What is the motion equation for simple harmonic motion?

The motion equation for simple harmonic motion is x = A cos(ωt + φ).

Simple harmonic motion is a type of periodic motion where the restoring force is directly proportional to the displacement from equilibrium. The motion equation for simple harmonic motion is x = A cos(ωt + φ), where x is the displacement from equilibrium, A is the amplitude (maximum displacement), ω is the angular frequency (2π times the frequency), t is time, and φ is the phase angle (initial displacement at t=0).

The equation can also be written in terms of sine instead of cosine: x = A sin(ωt + φ). The choice of sine or cosine depends on the initial conditions of the motion.

The velocity and acceleration equations for simple harmonic motion can be derived by taking the first and second derivatives of the motion equation, respectively. The velocity equation is v = -Aω sin(ωt + φ), and the acceleration equation is a = -Aω^2 cos(ωt + φ).

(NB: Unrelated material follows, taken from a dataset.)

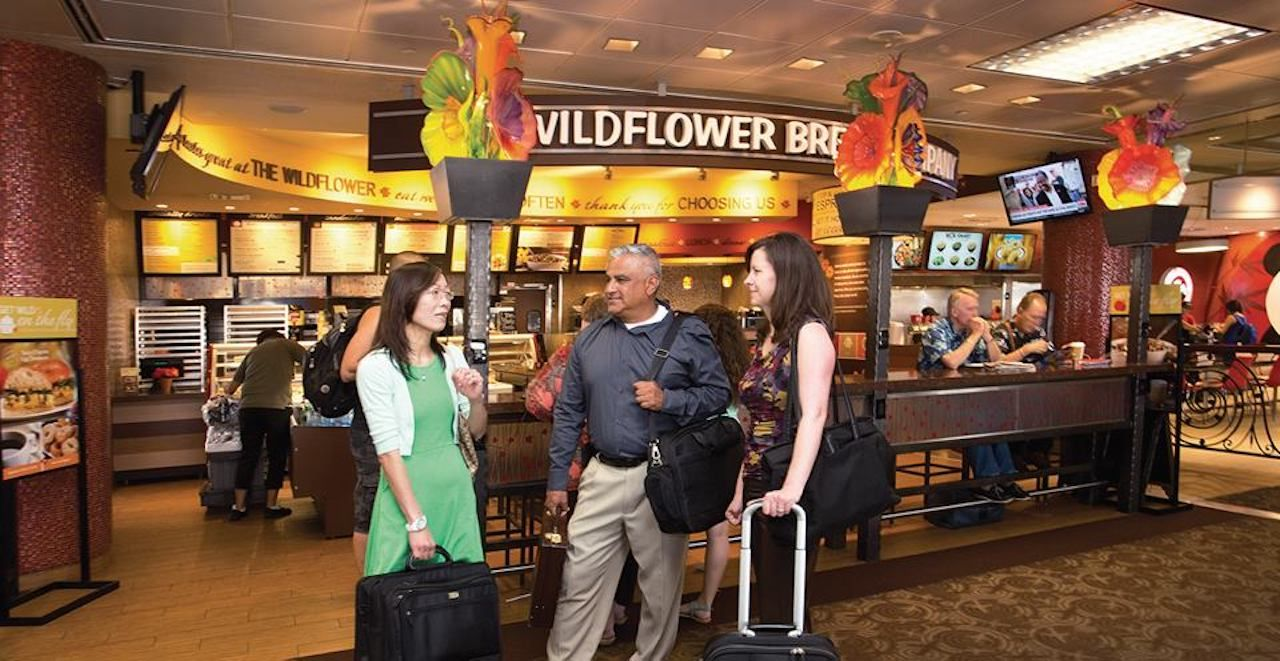 Restaurants at Phoenix Sky Harbor International Airport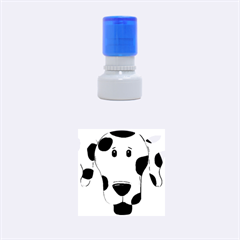 Dalmation cartoon head Rubber Round Stamps (Small)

The period of simple harmonic motion is the time it takes for one complete cycle of motion. It can be calculated using the equation T = 2π/ω, where T is the period and ω is the angular frequency.

In summary, the motion equation for simple harmonic motion is x = A cos(ωt + φ), where x is the displacement from equilibrium, A is the amplitude, ω is the angular frequency, t is time, and φ is the phase angle. The velocity and acceleration equations can be derived by taking the first and second derivatives of the motion equation, respectively. The period of simple harmonic motion can be calculated using the equation T = 2π/ω.